In Tübingen gewinnt das schüchterne Mädchen die Freundschaft der patenten Hanna und auch die Zuneigung des netten Chemiestudenten Stefan. Doch die Dämonen in ihrer Seele lassen Michaela nicht los. In ihrer Verzweiflung wendet sie sich an der alten Dorfpfarrer Landauer, der sie in Kontakt mit dem jungen Priester Martin Borchert bringt. Das gemeinsame Gespräch und Gebet tut Michaela gut. Trotzdem nimmt die Tragödie unerbittlich ihren Gang.

Schreckliche Anfälle foltern die Studentin, die Eltern sind verzweifelt. Schließlich sehen sie nur noch eine Rettung für ihre Tochter: Eine von Borchert durchgeführte Teufelsaustreibung nach kirchlichen Regeln. Damit endet der Film, im Nachspann ist zu erfahren, dass Michaela auch so nicht zu retten war, sie stirbt im Elternhaus an Entkräftung.

Keine wohlfeile Denunziation der katholischen Kirche

Schmid hat das düstere Geschehen sehr behutsam als Jugendtragödie in Szene gesetzt und damit zugleich ein Zeitbild jener Jahre geschaffen, in denen das öffentliche Bekenntnis zur Gottesgläubigkeit in einem deutschen Hörsaal höhnisches Lachen erzeugte. In der 27-jährigen Sandra Hüller hat der Film eine Schauspielerin, die mit anrührender Intensität jene Michaela verkörpert, die weder von der Medizin noch der Theologie zu retten ist. Der Regisseur widersteht der Versuchung, die katholische Kirche wohlfeil zu denunzieren. Der Film lässt durchaus die Interpretation zu, Michaela sei zum frühen Tod bestimmt gewesen, und keine Macht habe das verhindern können.

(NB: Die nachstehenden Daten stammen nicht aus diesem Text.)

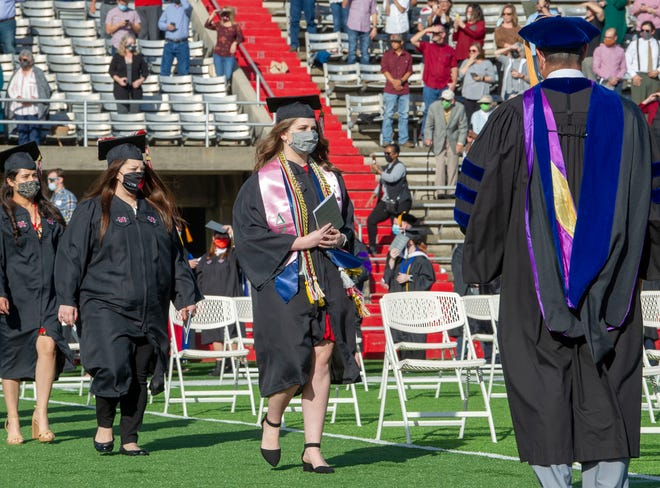 Nicholls State University graduates enter the John L. Guidry stadium for the morning fall commencement ceremony Saturday.
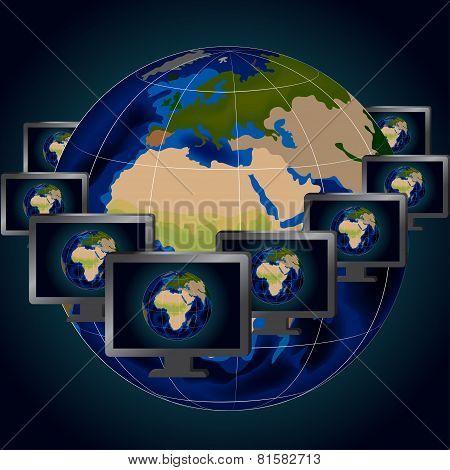 Several monitors and globe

Das wird all jenen nicht gefallen, die alles für machbar und änderbar halten. Das Schicksal des realen Filmvorbilds war im vergangenen Jahr schon Thema des nicht schlechten, aber etwas zu reißerischen amerikanischen Spielfilms "Der Exorzismus der Emily Rose". Schmids Studie verzichtet hingegen auf alle Horrorelemente und zeigt eine junge Frau, die verzweifelt um ihre Freiheit und Befreiung kämpft. Es ist nicht ganz einfach, diese Tragödie im Kinosessel auszuhalten.

Aber dieser Film musste schon deshalb gemacht werden, um mit Sandra Hüller eine weitere großartige junge deutsche Schauspielerin zu erleben. Lebenswille und Angst dieser Michaela Klingler in "Requiem" bringen Bilder, die im Gedächtnis bleiben werden. Diese Produktion dokumentiert eindrucksvoll die Bandbreite und den neuen Ernst, mit der sich deutsche Filmemacher Themen widmen, die sie mit guten Gründen nicht mehr der Hollywood-Maschinerie überlassen wollen.